Closed tekr closed 6 years ago
@tekr good point! If you provide a very elegant way to do that, I will accept your pull request. but I think you can handle it without any changes. When I designed the structure I expected handling this case by registration the components with the following way. This example uses UnityContainer but you can implement absolutely the same behaviour using any other DI framework.

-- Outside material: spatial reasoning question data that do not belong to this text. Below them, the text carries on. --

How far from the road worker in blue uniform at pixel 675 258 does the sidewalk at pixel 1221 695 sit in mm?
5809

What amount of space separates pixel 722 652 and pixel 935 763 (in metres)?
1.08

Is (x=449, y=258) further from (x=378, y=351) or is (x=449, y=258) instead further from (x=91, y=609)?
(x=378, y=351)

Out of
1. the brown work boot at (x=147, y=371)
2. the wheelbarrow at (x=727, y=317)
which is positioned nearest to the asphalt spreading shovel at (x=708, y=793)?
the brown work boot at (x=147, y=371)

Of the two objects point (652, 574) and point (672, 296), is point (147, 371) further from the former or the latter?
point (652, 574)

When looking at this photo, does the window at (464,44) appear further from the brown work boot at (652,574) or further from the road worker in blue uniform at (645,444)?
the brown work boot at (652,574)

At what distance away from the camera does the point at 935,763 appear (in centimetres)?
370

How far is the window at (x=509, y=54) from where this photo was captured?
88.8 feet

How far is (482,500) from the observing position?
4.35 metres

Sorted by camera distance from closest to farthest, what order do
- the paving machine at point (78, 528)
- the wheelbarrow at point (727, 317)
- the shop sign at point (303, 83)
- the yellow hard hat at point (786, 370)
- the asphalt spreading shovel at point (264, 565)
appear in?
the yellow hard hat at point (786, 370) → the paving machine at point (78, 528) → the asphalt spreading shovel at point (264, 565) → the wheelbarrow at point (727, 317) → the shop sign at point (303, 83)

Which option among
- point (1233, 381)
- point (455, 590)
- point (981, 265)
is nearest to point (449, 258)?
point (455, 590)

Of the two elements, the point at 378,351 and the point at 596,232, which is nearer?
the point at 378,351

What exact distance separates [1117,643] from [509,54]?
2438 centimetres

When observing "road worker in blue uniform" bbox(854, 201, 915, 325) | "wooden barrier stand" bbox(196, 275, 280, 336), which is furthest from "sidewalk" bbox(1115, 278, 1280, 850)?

// authorization1 - this instance contains apikey1 and secret1
Container.RegisterInstance<IBitmexAuthorization>("AuthorizationAccount1", authorization1);
Container.RegisterType<IBitmexApiProxy, BitmexApiProxy>($"BitmexApiProxyAccount1",
new InjectionConstructor(new ResolvedParameter<IBitmexAuthorization>($"AuthorizationAccount1")));
Container.RegisterType<IBitmexApiService, BitmexApiService>($"BitmexApiServiceAccount1",
new InjectionConstructor(new ResolvedParameter<IBitmexApiProxy>($"BitmexApiProxyAccount1")));
// authorization2 - uses another credencials
Container.RegisterInstance<IBitmexAuthorization>("AuthorizationAccount2", authorization2);
Container.RegisterType<IBitmexApiProxy, BitmexApiProxy>($"BitmexApiProxyAccount2",
new InjectionConstructor(new ResolvedParameter<IBitmexAuthorization>($"AuthorizationAccount2")));
Container.RegisterType<IBitmexApiService, BitmexApiService>($"BitmexApiServiceAccount2",
new InjectionConstructor(new ResolvedParameter<IBitmexApiProxy>($"BitmexApiProxyAccount2")));
let me know if it covers you case
@semashkinvg The current implementation requires each account to have its own TCP connection. I.e. 10 accounts = 10 TCP connections. However it's fairly straightforward to support multiple accounts on one connection given that account details are specified on every REST request. There are at least a couple of ways to do it:
1) Make the IBitmexAuthorization parameter optional in the BitmexApiService constructor, and add an optional parameter for it to IBitmexApiService.Execute(). It can then be specified in the constructor (as before) for single-account usage, or alternatively in the Execute() calls for multi-account usage.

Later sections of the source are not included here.